The trouble with Europe was that it was too closely tied to economic liberalism. Its opponents, the conservatives, became fierce enemies, not only of economic liberalism but of social liberalism too, regarding it, not without reason, as elitist.

Historical liberalism had as its aim the creation  of 'the good society'. It was a process of renewal that began in the late nineteenth century. It meant change, but change from above. The controllers change but their replacements are also controllers.

He quoted a reforming member of the last Communist government, Rezsö Nyers, who argued against top-down change.

The question was why Hungarian liberalism had alienated the public. This was part of the answer.

He then dealt with the conservative reaction and cited the storming of the TV headquarters in 2006, attacks on Roma, and attacks on gays in 2007 and after. Xenophobia also grew: what was foreign was likely to be treacherous. And since the idea of liberalism involved both social tolerance and late capitalism, the world financial crisis of 2008 (which was a crisis of neo-liberalsm) dealt a serious blow to liberalism in general.

Left-liberalism was perceived by Hungarians to have started under Communism. In their rejection of it Fidesz wove together various patriotic themes and introduced a great many reforms. Ironically the economic reforms resembled those of the left-liberals but the political reforms were very different and embodied a different political climate (as represented by those events in 2006 above to the present). There was the continuing rise of the far-right Jobbik and Orbán's "illiberal democracy" speech to contend with.

He ended by pointing to the rich intellectual traditions of Hungary but blamed the lordly-disdain of liberals (left-liberals) for bringing about the current situation.


This argument left out the decisive and disastrous leaked speech of Ferenc Gyurcsány in 2006, the then MSzP (or Socialist) prime minister. I am not sure whether Umut regarded it as merely incidental, as just a trigger to a deeper process, or whether there was simply no time to deal with it. To my mind the Gyurcsány speech tied in with the concerns of the earlier paper about corruption. The argument also omitted any reference to  the increasing number and ferocity of religious assaults on symbols and institutions of social liberalism, but that would have been another large subject. We couldn't have expected him to cover that too. I only register these points as they seem worth mentioning.

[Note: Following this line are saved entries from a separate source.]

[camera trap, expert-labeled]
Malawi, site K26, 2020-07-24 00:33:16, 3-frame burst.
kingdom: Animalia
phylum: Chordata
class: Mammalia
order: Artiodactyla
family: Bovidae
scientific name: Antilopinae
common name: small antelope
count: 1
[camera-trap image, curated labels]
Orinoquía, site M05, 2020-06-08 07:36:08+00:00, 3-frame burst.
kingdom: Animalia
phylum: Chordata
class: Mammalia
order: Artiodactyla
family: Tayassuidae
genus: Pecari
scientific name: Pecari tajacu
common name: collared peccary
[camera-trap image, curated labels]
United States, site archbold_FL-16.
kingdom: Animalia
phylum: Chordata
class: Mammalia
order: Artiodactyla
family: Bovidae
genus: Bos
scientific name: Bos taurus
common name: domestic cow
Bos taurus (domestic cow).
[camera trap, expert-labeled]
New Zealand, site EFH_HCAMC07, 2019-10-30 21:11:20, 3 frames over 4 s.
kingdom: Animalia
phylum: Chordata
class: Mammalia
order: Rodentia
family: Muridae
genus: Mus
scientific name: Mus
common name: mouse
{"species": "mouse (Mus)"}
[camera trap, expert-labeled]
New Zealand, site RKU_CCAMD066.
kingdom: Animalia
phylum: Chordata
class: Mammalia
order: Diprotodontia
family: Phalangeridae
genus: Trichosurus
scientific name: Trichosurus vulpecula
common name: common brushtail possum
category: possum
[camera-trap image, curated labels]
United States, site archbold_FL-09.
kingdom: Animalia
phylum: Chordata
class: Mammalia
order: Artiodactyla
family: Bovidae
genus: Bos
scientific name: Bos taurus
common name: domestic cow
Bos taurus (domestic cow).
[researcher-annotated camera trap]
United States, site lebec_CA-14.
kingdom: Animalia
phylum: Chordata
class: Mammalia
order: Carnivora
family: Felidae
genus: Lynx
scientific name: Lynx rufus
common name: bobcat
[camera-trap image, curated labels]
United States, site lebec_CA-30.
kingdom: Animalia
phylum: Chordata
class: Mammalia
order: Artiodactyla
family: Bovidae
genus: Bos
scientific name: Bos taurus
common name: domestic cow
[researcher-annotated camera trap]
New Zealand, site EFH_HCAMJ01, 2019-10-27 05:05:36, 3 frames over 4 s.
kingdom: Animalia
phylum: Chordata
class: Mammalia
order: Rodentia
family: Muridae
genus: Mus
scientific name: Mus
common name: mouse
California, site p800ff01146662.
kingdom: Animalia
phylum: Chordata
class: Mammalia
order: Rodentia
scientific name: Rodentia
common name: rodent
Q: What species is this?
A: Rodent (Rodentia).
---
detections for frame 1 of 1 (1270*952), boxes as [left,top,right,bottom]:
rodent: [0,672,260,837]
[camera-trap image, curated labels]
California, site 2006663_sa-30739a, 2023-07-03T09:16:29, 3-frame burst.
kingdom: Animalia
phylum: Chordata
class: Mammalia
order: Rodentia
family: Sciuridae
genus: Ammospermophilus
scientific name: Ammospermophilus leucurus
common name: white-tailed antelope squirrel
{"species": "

Afterwards I asked whether there was only the one hard choice between liberalism / neo-liberalism on the one hand and conservatism / reaction on the other. What of social democracy on the Scandinavian model? The time for that was past, he answered (and others agreed). It was already passing in the 80s. The model was never quite what it is now painted now to be and it is redundant
(There was, in effect, no Third Way).
He may be right on that. We will see what Syriza come up with in Greece and what that leads to though I have no great confidence in single state solutions.

I was however taken by his critique of liberalism. I could readily see the justice of much of it and it bore directly on the question of Hungarian identity in my own speech later that day.